>> BEGIN DATA FOR PROCESSING
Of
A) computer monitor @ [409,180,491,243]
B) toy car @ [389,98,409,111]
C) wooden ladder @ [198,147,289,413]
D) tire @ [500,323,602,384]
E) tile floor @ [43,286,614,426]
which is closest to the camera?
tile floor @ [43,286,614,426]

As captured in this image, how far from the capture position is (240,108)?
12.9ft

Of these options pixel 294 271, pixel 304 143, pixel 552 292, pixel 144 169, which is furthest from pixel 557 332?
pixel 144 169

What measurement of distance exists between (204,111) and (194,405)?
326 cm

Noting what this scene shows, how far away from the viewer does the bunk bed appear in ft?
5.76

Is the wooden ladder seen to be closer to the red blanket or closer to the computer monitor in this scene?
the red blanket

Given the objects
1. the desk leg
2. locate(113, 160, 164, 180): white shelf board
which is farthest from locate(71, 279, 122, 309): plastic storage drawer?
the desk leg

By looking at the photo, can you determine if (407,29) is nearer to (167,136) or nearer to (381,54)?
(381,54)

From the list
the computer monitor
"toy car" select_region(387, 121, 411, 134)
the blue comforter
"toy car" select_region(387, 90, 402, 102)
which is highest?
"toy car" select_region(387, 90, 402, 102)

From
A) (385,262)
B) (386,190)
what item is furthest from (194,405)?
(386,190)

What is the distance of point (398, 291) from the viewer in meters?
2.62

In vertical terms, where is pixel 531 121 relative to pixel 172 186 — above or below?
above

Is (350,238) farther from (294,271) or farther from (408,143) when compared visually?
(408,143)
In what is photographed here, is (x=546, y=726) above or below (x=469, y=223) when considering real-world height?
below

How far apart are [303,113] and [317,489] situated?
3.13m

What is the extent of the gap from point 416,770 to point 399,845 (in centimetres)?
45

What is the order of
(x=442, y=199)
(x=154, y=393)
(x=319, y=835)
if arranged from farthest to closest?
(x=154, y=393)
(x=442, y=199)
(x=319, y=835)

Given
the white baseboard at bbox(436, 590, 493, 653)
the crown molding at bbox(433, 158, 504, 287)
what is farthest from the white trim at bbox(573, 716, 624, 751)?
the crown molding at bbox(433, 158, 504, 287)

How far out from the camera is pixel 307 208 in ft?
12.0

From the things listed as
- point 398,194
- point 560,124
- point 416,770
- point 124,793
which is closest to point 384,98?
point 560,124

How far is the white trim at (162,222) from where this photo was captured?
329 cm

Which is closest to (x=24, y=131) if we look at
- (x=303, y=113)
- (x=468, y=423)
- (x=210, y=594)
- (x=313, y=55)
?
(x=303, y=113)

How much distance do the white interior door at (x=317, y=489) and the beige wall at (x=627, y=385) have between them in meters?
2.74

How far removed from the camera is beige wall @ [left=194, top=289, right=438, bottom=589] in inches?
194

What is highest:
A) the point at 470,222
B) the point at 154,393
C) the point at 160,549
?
>> END DATA FOR PROCESSING
EXERCISE GOAL: Report how many lines in the records above contain the string "beige", with case counting. Give only the number.

RESULT: 2